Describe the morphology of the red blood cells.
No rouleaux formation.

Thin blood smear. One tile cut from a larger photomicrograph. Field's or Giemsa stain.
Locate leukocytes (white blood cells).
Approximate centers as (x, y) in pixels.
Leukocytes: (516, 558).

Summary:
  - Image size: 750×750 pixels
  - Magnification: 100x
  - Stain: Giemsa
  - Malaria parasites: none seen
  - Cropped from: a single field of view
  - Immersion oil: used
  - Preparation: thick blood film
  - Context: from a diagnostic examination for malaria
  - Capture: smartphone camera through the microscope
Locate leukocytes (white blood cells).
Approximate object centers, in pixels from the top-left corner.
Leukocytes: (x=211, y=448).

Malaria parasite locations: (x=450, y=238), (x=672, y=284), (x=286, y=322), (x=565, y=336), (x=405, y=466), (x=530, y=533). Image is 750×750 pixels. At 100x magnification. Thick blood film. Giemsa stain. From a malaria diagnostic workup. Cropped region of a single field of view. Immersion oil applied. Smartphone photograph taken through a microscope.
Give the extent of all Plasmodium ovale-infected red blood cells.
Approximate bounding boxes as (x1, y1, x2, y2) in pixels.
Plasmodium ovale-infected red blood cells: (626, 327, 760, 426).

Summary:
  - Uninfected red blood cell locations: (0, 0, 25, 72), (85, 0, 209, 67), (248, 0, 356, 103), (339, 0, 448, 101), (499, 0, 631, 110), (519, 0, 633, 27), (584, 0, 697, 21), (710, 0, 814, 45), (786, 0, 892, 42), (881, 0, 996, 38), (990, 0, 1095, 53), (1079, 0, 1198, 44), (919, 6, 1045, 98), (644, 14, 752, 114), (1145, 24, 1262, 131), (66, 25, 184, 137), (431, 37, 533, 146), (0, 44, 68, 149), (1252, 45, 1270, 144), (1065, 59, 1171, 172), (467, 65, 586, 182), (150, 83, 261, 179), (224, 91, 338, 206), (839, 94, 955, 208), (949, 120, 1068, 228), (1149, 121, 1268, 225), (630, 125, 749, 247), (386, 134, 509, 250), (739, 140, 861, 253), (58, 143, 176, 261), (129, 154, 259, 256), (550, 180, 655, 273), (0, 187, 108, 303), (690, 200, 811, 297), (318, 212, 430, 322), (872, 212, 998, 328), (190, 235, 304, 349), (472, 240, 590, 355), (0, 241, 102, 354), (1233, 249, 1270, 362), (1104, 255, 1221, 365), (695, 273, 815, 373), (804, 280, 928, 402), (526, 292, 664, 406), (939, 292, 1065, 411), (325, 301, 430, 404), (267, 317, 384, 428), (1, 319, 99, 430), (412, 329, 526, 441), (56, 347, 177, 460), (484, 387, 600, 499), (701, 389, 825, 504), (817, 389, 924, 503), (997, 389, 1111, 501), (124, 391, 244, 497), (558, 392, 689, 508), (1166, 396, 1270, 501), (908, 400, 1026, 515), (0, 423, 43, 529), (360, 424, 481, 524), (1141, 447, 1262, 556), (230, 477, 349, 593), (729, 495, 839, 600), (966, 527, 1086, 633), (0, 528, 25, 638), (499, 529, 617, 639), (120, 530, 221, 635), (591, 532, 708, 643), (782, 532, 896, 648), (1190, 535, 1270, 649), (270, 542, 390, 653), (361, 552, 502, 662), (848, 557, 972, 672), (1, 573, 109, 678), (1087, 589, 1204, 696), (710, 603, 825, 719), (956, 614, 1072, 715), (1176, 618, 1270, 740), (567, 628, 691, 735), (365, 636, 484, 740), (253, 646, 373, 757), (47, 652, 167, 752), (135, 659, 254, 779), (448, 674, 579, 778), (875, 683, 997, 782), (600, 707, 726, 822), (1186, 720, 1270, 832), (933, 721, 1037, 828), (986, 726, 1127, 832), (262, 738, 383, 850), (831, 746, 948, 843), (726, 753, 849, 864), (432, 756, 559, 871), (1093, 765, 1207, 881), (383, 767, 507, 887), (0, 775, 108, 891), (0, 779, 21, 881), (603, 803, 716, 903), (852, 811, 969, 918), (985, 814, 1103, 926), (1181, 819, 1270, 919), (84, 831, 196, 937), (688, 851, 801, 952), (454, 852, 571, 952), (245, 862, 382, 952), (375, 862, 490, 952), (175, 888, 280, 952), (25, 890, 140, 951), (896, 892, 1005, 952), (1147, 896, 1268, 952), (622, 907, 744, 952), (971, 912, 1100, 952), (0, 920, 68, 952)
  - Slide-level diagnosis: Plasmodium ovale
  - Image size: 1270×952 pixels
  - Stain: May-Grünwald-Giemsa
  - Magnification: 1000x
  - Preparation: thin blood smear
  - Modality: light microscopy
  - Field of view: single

* * *

**WHAT YOU HAVE TO DO**
Go over the data and return every line that includes the word "view".

**RESPONSE**
  - Cropped from: a single field of view
Malaria parasite locations: (x=450, y=238), (x=672, y=284), (x=286, y=322), (x=565, y=336), (x=405, y=466), (x=530, y=533). Image is 750×750 pixels. At 100x magnification. Thick blood film. Giemsa stain. From a malaria diagnostic workup. Cropped region of a single field of view. Immersion oil applied. Smartphone photograph taken through a microscope.
  - Field of view: single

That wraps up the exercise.